9. A preoperative prediction system for cerebral hyperperfusion syndrome based on multimodal data according to claim 8, characterized in that, The process for determining the vascular tolerance pressure value includes: For each voxel within the region, the vascular permeability is multiplied by a preset damage sensitivity coefficient to obtain an intermediate product value; the exponential function value of the negative intermediate product value with the natural constant as the base is calculated as the damage attenuation coefficient. Divide the blood pressure load index by the preset load reference value to obtain the dimensionless relative load ratio; perform a natural logarithmic operation on the sum of the number 1 and the relative load ratio to obtain the logarithmic value; calculate the product of the logarithmic value and the preset fatigue sensitivity coefficient as the second product value; calculate the difference between the number 1 and the second product value, and perform non-negative truncation on the difference as the initial fatigue attenuation coefficient. The initial fatigue attenuation coefficient is compared with the preset strength minimum coefficient, and the larger of the two values is taken as the final historical fatigue attenuation coefficient.
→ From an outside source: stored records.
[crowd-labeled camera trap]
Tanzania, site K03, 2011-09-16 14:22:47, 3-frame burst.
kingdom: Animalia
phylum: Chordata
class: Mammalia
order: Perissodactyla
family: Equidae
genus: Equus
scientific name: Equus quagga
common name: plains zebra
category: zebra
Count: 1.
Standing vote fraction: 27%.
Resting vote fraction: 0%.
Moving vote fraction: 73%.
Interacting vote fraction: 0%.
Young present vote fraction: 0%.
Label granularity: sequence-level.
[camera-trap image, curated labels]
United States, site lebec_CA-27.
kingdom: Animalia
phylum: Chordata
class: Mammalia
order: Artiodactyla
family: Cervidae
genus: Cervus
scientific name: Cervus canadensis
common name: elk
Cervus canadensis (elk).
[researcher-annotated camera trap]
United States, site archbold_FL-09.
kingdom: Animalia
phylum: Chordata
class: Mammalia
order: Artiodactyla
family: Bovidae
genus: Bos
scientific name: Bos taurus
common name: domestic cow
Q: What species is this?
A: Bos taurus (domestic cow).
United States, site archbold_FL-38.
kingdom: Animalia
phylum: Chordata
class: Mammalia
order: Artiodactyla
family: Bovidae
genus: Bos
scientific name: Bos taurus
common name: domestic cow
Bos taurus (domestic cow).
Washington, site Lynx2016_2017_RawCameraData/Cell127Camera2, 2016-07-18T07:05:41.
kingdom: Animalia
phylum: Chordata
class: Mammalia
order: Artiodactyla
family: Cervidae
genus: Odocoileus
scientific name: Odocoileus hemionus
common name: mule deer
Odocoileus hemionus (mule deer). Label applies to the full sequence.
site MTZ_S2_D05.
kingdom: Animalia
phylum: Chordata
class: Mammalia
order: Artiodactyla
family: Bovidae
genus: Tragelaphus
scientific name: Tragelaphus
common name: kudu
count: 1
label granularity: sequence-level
The vascular tolerance pressure value of the voxel in the region is obtained by multiplying the preset theoretical tolerance pressure value, the damage attenuation coefficient, and the historical fatigue attenuation coefficient.
10. A preoperative prediction system for cerebral hyperperfusion syndrome based on multimodal data according to claim 1, characterized in that, The process of obtaining the theoretical risk brain volume includes: Obtain the preset postoperative blood pressure target value to be simulated; Traverse all voxels within the affected side's area of interest; for each postoperative blood pressure target, compare the vascular tolerance pressure value of the current voxel with the postoperative blood pressure target value. If the vascular tolerance pressure value is less than the postoperative blood pressure target value, the current voxel is marked as a high-risk voxel; otherwise, it is marked as a low-risk voxel. After all voxels in the affected side’s area of concern have been compared, the total number of voxels marked as high-risk is counted. Multiply the total number by the actual physical volume represented by a single voxel in the image space to obtain the theoretical risk brain volume simulated under the postoperative blood pressure target value.